Welcome to the Diabetes Prediction project, where we leverage the Support Vector Machine (SVM) algorithm to forecast the likelihood of diabetes based on health indicators.
In this project, we aim to employ machine learning techniques to predict diabetes occurrence using features like glucose levels, blood pressure, BMI, etc. The SVM algorithm is chosen for its robustness in handling classification tasks, particularly in scenarios with intricate decision boundaries.
The diabetic prediction dataset contains features related to health indicators such as glucose levels, blood pressure, BMI, etc., along with the target variable indicating the presence or absence of diabetes. This dataset is used to train and evaluate the SVM model for predicting diabetes.

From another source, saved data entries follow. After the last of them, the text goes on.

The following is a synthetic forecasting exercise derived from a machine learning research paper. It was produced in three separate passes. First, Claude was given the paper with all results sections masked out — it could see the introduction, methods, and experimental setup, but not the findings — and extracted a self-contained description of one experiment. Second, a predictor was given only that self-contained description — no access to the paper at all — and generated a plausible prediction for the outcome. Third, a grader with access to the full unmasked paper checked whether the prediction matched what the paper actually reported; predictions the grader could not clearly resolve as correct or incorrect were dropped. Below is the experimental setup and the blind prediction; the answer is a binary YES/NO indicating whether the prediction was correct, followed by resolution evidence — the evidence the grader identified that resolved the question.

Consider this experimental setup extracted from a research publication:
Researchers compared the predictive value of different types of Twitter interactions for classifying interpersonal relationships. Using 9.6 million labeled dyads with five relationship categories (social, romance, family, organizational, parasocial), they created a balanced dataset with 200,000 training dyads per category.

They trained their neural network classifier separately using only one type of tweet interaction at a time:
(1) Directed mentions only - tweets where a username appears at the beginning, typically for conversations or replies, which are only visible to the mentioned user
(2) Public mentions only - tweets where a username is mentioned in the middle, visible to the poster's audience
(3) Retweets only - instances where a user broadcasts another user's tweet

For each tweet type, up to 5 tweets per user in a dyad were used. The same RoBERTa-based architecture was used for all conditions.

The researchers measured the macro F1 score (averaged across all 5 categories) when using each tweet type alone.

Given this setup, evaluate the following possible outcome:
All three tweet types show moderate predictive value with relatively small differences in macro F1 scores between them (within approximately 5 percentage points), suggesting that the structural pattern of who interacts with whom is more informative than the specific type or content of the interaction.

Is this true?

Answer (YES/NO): NO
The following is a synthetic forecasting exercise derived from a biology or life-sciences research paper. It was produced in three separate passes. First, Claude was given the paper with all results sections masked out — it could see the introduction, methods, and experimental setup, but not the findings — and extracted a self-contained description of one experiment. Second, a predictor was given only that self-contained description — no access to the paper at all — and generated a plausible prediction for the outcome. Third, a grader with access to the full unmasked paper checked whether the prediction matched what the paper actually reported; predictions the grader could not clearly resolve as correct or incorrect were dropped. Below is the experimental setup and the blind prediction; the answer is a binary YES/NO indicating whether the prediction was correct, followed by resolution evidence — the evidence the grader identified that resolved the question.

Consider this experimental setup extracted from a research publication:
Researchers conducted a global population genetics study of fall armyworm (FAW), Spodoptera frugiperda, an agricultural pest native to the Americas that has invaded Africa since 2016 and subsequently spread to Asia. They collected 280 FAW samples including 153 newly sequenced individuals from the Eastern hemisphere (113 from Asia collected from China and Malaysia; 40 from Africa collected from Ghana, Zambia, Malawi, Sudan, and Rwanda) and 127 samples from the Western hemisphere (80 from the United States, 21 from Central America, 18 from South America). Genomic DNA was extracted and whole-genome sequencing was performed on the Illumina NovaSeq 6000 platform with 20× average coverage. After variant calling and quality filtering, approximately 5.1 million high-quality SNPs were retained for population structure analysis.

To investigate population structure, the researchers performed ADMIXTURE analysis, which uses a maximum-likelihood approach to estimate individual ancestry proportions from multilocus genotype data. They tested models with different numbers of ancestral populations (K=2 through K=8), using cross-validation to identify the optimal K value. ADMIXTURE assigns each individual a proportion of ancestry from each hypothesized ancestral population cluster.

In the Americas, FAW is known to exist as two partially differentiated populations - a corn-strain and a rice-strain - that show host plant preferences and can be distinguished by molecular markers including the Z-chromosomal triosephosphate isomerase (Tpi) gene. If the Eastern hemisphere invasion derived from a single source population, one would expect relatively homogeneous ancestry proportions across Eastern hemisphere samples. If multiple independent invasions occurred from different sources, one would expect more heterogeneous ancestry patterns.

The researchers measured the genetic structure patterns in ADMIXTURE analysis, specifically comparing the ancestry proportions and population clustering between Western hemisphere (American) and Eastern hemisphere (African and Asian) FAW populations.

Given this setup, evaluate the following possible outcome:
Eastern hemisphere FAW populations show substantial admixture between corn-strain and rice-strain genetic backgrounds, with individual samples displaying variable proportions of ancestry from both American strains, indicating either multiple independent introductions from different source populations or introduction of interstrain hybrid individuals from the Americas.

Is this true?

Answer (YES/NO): NO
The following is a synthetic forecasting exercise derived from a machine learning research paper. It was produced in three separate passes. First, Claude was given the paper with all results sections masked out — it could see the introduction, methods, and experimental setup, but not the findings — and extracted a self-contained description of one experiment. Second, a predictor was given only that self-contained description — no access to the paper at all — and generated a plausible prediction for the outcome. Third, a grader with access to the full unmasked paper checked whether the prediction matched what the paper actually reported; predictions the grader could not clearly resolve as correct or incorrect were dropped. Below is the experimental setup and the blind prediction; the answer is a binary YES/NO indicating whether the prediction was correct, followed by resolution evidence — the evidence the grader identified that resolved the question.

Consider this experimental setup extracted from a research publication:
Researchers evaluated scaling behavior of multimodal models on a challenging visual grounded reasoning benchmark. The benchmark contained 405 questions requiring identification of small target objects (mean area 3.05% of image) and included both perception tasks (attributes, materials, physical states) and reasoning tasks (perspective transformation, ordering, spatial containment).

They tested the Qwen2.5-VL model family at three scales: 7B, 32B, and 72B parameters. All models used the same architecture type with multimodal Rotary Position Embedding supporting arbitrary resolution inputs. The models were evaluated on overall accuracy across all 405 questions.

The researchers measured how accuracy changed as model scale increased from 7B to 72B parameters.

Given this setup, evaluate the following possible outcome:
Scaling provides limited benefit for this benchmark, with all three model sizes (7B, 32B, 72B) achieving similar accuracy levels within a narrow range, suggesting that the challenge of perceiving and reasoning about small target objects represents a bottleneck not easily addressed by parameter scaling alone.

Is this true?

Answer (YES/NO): NO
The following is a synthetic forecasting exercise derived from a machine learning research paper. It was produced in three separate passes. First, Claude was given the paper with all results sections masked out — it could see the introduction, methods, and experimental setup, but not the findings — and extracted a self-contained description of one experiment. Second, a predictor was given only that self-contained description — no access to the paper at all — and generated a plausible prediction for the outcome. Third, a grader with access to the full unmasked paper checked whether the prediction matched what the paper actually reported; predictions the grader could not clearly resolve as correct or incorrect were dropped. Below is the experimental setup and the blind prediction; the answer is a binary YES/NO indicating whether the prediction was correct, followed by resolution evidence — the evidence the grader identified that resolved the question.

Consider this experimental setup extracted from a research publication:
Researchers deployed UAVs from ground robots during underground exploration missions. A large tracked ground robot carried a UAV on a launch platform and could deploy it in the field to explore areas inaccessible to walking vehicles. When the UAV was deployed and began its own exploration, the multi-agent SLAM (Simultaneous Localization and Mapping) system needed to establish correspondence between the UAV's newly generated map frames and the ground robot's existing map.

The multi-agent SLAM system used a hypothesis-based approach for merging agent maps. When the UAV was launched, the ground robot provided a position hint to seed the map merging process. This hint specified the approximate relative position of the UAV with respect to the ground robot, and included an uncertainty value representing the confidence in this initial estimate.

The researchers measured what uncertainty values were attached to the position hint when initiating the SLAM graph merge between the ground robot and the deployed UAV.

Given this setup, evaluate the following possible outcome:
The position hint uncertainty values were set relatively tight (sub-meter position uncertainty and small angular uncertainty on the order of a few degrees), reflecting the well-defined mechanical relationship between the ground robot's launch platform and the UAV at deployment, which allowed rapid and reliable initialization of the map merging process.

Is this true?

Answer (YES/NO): NO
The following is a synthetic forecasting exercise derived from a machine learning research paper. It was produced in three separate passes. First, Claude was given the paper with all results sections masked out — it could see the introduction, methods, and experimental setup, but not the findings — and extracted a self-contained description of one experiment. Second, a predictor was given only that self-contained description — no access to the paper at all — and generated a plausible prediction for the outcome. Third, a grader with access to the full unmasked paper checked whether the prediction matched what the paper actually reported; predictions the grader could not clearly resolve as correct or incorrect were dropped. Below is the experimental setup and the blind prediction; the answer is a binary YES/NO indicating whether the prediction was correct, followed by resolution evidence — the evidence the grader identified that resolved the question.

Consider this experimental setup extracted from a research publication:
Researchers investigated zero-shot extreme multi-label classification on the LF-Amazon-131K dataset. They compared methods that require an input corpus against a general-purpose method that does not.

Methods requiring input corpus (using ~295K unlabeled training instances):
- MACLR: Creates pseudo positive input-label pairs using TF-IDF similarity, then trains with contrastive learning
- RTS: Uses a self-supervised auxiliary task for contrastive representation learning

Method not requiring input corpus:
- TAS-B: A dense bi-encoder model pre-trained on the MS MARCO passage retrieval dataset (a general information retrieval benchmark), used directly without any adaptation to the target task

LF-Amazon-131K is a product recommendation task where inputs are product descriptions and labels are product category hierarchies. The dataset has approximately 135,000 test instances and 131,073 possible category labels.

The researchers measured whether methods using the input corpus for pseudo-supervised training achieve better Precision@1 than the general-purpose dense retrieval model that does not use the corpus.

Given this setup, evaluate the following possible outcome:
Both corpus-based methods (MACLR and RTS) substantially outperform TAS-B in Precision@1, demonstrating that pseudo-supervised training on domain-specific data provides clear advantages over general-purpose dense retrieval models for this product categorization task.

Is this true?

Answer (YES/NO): NO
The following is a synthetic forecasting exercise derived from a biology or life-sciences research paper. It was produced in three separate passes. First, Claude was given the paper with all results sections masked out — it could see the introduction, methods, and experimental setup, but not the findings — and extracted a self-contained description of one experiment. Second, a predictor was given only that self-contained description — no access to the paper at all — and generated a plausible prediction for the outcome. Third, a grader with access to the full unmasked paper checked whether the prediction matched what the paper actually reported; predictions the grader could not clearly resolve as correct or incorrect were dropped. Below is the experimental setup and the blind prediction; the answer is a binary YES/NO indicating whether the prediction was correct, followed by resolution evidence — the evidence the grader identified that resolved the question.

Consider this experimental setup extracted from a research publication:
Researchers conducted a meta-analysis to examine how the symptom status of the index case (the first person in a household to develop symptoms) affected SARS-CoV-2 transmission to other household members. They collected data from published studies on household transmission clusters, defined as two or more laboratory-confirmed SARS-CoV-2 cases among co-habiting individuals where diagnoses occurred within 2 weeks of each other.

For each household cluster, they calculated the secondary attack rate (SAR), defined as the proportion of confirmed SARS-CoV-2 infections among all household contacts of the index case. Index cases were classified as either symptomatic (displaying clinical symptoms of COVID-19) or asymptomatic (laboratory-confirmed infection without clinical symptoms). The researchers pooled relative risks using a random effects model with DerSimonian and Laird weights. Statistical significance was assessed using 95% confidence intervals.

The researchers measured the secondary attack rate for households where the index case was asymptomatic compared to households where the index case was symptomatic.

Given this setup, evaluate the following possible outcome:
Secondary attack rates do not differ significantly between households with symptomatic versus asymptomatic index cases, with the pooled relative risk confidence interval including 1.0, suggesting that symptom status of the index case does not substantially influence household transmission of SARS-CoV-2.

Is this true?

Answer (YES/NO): NO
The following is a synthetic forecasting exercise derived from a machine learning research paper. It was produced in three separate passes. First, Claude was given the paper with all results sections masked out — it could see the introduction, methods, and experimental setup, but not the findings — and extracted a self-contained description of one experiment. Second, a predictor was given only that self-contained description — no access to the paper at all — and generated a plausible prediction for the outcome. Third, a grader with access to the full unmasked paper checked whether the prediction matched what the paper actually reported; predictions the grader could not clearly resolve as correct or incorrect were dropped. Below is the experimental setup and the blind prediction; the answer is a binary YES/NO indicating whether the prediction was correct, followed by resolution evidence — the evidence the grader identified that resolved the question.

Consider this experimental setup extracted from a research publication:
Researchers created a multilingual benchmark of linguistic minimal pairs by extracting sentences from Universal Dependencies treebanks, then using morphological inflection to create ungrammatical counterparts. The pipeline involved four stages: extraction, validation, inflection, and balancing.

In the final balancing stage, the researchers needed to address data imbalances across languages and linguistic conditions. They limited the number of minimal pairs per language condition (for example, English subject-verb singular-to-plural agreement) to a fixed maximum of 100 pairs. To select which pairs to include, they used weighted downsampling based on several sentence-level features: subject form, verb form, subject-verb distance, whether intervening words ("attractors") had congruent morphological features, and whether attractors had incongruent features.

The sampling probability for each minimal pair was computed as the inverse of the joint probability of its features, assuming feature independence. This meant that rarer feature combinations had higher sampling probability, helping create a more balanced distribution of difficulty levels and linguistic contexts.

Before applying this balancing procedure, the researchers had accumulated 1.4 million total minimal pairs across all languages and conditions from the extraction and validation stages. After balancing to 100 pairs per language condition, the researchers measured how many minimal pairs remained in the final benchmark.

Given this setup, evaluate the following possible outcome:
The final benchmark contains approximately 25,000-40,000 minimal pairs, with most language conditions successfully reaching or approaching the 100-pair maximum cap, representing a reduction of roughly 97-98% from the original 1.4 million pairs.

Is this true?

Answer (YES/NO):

Explore the Diabetic_prediction_using_SVM.ipynb
notebook to dive into the Python code for data preprocessing, model training, and evaluation using the SVM algorithm. Follow along to understand the step-by-step process of building a predictive model for diabetes.
- Python 3
- NumPy
- Pandas
- Matplotlib
- Scikit-learn
- LabelEncoding
- Clone the repository.
- Navigate to the project directory.
- Open and run the
Diabetic_prediction_using_SVM.ipynb
notebook in Jupyter Notebook or JupyterLab. - Follow the instructions to preprocess the data, train the SVM model, and evaluate its performance.
Feel free to explore, modify, and experiment with the code to enhance your understanding of machine learning and predictive modeling!
This project is licensed under the MIT License. Please look at the LICENSE file for details.